4 more days and we end FY17. And the summer. Cool. Ok, not that much cool, but what can I do?! Turn back time? Not this time, I’ll save the power for more altruistic pursuits.
I have 2 more episodes and I finish the Community. I’m procrastinating, I could’ve finished them easily from 2 weeks ago, but I got captivated by other things.
I started reading “Peaceful parent, happy kids”. And also some other articles and interesting posts about parenting, just for documenting myself for the (not too close) future, when I will get to have someone to parent. Some week ago, when I was reading something, I found myself thinking: dude, this is some critically needed information for a peaceful living on this planet, how did I succeed to survive until now without knowing this? I must be more (emotionally) intelligent than I’m actually aware of. The most challenging part is analyzing all the things you lived as a child and young adult, in order to put them in one of the two categories: did I turn out like this “thanks to that” or “in-spite of it”?

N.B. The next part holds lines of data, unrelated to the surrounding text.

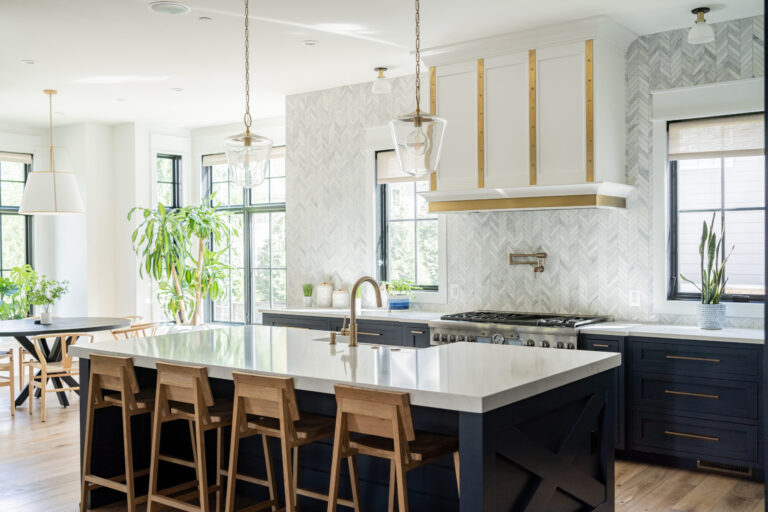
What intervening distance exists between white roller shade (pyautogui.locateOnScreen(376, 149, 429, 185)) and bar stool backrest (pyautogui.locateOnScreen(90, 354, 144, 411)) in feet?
10.8

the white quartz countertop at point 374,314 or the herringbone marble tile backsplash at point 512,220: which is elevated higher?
the herringbone marble tile backsplash at point 512,220

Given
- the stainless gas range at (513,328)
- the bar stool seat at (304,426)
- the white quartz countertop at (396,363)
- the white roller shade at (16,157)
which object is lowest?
the bar stool seat at (304,426)

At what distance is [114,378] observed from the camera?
12.0ft

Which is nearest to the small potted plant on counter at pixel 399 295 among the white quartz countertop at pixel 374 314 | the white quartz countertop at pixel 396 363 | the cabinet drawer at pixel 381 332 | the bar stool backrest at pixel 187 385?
the white quartz countertop at pixel 374 314

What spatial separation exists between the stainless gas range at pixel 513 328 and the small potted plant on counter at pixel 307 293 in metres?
1.69

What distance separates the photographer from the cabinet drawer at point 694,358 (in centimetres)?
→ 434

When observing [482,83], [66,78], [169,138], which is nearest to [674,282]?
[482,83]

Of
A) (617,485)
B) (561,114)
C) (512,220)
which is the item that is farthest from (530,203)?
(617,485)

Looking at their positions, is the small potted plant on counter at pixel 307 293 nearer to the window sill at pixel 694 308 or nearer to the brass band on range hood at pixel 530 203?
the brass band on range hood at pixel 530 203

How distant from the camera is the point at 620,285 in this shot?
525cm

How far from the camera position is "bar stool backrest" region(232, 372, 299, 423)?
9.64ft

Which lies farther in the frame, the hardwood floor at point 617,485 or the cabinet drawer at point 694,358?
the cabinet drawer at point 694,358

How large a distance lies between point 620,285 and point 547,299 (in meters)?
0.55

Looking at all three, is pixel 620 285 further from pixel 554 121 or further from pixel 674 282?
pixel 554 121
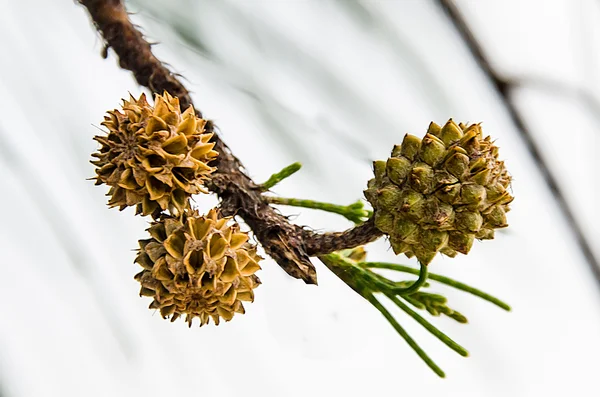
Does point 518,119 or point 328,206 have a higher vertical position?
point 518,119

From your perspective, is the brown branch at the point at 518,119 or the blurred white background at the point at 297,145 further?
the brown branch at the point at 518,119

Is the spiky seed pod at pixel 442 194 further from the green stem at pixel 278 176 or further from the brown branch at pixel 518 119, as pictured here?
the brown branch at pixel 518 119

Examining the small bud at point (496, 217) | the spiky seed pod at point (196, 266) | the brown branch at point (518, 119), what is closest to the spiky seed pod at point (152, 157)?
the spiky seed pod at point (196, 266)

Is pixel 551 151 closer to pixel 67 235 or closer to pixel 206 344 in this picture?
pixel 206 344

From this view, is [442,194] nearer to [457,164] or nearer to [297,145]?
[457,164]

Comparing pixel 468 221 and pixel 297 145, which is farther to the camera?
pixel 297 145

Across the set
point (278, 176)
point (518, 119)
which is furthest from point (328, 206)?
point (518, 119)

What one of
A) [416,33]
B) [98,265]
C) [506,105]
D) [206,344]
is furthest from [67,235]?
[506,105]
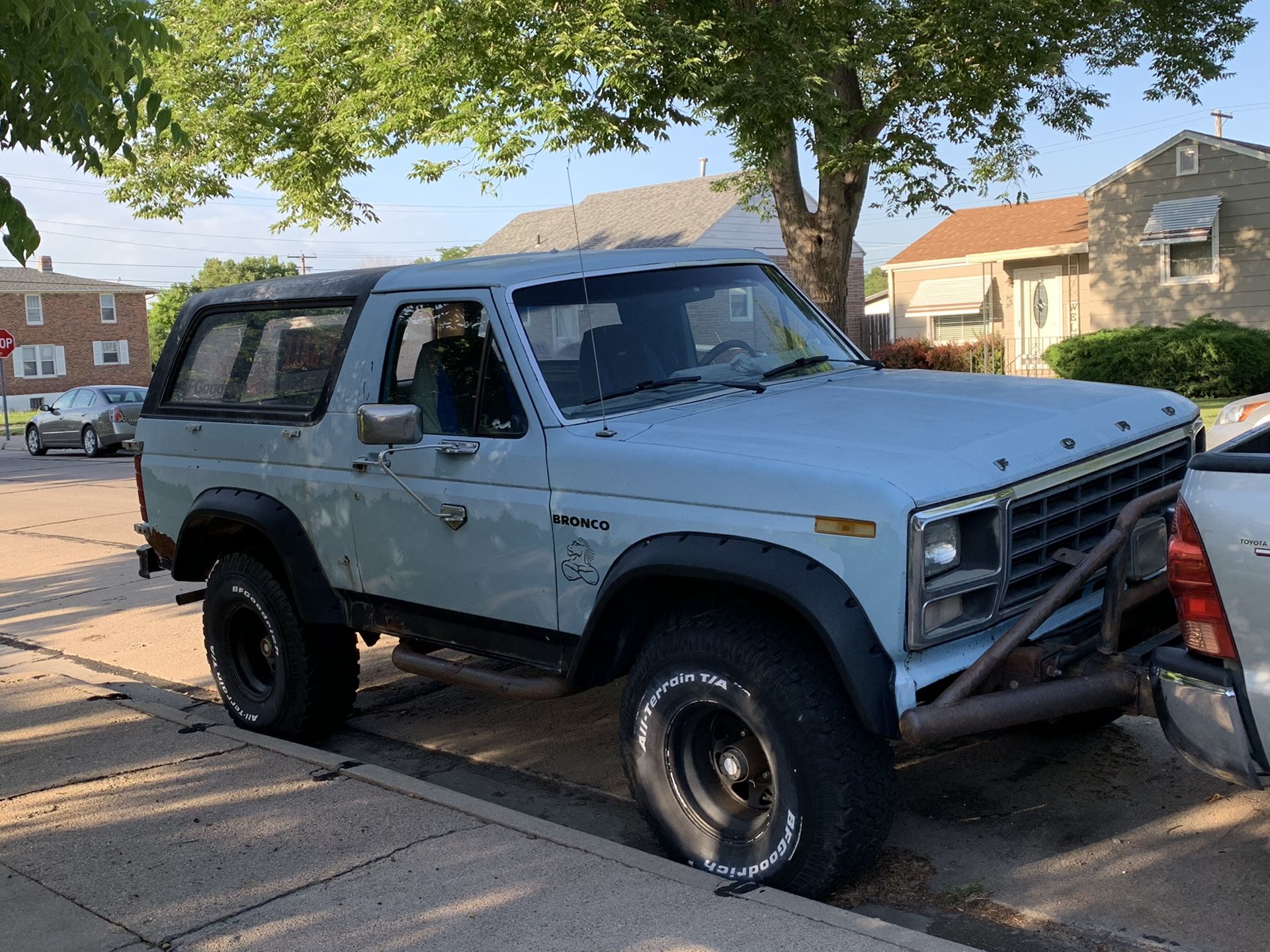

On Thursday afternoon I cried for about 20 minutes. I don’t cry often, because I cannot cry that easily (anymore), but, when I start, I cry for everything. And I noticed the more I cry the worse I feel, because I’m suddenly becoming aware that in my worst times the only person I could ever count on to calm me down and comfort me it’s always just me. That’s my synchronicity in this life, I got to accept it. So I’m trying to keep me as sane as possible, to still be there for myself whenever I need comfort. Have you ever tried to hold your own hand? It feels so good, the most comforting is holding the left one with the right one. 😀
Anyway, I actually wanted to say that, this particular time, even after crying, I still didn’t feel better or more hopeful after it. As if, even after being strong for too long, I still couldn’t release everything that was making me feel bad. And you know why? Because the rest is part of me, so I cannot just release it, I need to peacefully extract it, clean it, nurture it and put it back. Which made me realize that all that thing with “crying is beneficial, because it’s releasing bad energy” it’s a complete bullshit. Now I strongly believe that no sane person ever felt/will feel better exclusively thanks to crying.
The story behind the title?! I can say this: deeply needed peaceful closure(s). Ok, at least until I’ll find those exact same tiles of colored cubic rock from the street with the Old-New Synagogue. And after getting inside and finding out what it’s written on the walls. And visiting Israel. This is the main fantasy story-line nonetheless, the other two are just potential spin-offs.